The great Russian novelist
Vladimir Nabokov once remarked that "if Kafka's
The Metamorphosis strikes anyone as something more than an entomological fantasy, then I congratulate him on having joined the ranks of good and great readers" (
source). Far be it for us to quibble with Nabokov. But you could say that
Franz Kafka's story deserves its status as one of the greatest literary works of all time
precisely because it's an awesome work of fantasy. It's a story about a man, Gregor Samsa, who wakes up as a gigantic, gross
bug. Gregor's abrupt and unexplained transformation, along with the story's juxtaposition of everyday and fantastic elements, gives the story a dream-like quality that is enigmatically compelling.
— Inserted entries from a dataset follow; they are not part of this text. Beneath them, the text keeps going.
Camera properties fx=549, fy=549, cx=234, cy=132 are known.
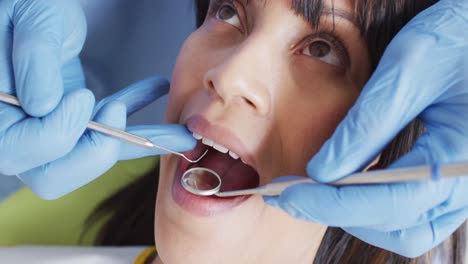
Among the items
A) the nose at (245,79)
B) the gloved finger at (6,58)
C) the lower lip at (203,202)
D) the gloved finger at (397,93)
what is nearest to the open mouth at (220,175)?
the lower lip at (203,202)

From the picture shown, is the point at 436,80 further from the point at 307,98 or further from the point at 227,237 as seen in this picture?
the point at 227,237

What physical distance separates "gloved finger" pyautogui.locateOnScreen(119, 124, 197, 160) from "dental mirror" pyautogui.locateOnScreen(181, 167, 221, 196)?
3.1 inches

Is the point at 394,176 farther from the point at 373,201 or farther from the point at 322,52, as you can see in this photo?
the point at 322,52

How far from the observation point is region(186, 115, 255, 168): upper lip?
105 centimetres

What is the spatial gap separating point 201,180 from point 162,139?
172 millimetres

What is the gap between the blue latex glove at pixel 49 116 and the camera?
935 millimetres

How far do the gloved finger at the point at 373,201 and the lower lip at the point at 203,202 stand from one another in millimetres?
180

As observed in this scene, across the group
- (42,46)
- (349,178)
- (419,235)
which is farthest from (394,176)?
(42,46)

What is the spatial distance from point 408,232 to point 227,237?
1.15ft

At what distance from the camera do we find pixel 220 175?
1238 millimetres

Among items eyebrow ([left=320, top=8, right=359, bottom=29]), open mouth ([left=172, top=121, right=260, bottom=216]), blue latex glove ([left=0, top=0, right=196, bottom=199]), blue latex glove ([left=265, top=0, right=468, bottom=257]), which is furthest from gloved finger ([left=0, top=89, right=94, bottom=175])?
eyebrow ([left=320, top=8, right=359, bottom=29])

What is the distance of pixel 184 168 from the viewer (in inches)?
47.1

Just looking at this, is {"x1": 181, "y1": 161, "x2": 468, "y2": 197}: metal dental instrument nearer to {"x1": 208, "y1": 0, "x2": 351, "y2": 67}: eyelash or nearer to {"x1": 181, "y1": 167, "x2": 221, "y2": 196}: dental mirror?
{"x1": 181, "y1": 167, "x2": 221, "y2": 196}: dental mirror

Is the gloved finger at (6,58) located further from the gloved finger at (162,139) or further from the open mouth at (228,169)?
the open mouth at (228,169)
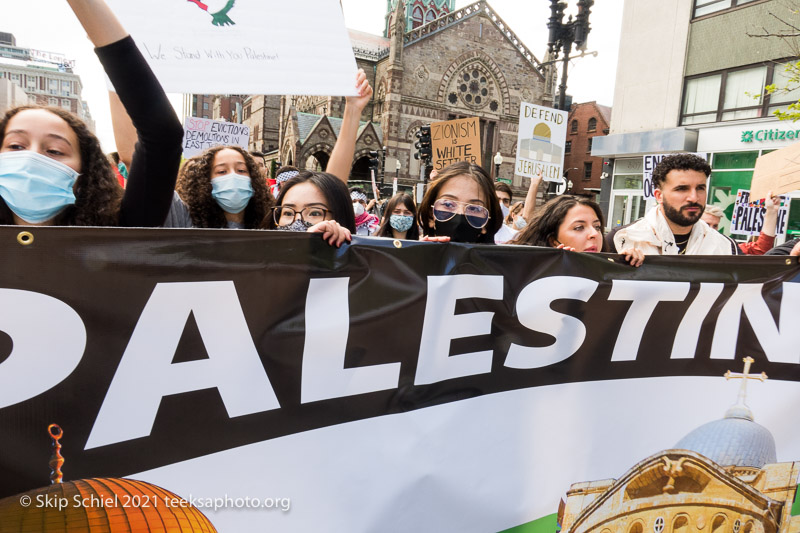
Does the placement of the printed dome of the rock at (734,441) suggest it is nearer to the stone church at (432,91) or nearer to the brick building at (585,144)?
the stone church at (432,91)

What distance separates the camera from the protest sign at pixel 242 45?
2.22 m

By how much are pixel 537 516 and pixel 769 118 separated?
16.7 meters

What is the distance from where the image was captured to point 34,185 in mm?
1684

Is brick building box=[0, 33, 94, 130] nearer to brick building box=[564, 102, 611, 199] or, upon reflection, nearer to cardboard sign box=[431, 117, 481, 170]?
brick building box=[564, 102, 611, 199]

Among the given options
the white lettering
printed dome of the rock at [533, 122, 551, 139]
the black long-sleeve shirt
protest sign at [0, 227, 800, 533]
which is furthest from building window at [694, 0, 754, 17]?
the white lettering

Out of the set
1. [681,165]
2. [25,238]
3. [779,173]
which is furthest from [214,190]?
[779,173]

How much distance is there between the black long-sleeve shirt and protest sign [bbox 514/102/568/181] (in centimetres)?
573

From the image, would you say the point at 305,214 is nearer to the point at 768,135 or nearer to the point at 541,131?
the point at 541,131

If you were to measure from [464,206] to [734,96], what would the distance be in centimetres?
1695

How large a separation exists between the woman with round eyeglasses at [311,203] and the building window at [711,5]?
702 inches

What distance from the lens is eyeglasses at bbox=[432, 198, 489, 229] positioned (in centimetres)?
266

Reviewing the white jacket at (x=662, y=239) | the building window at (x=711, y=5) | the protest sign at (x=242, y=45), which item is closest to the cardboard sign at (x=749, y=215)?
the white jacket at (x=662, y=239)

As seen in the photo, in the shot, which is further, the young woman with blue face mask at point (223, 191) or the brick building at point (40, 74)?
the brick building at point (40, 74)

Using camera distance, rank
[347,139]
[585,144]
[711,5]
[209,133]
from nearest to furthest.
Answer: [347,139]
[209,133]
[711,5]
[585,144]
Perhaps it's because of the story's dream-like elusiveness that a veritable critical industry has been devoted to figuring out exactly what the story is all about. Some look to Kafka's biographical and historical context to argue that the story, published in 1912, expresses Kafka's own sense of self-alienation. Not only was he a German speaker living in Czech Prague, and a Jew living in virulently anti-Semitic times, but Kafka also felt enormous pressure to become a successful businessman like his father. Gregor's transformation into a disgusting parasite is often viewed as an expression of Kafka's feelings of isolation and inferiority. The story is also read as a prescient allegory for genocide, in particular the
Holocaust. The word used to describe Gregor –
Ungeziefer – is a term that the Nazis used to refer to the Jews (
Bruce 113). While Kafka died in 1924, many surviving members of his family perished in the Holocaust.
Others point to Kafka's readings of
Sigmund Freud,
Karl Marx, and
Friedrich Nietzsche as a way into the complex philosophical themes of this apparently simple tale. Gregor's conflict with his father and the dream-like quality of the story is seen as a nod to Freud's analysis of dreams and the Oedipal complex. A Marxist would read Gregor's inability to work as a protest against the dehumanizing and self-alienating effects of working in a capitalistic society. And others view Gregor's monstrous insect form as representing Gregor's radical refusal to submit to society's values and conventions, much in the same way as the Nietzschean
Übermensch.
Heavy stuff indeed for a story about a cockroach who likes to slurp putrid waste and hang upside down from the ceiling. The beauty of Kafka's tale is that it can elicit all of these readings while still wiggling an antennae or two for some earthy entomological hilarity.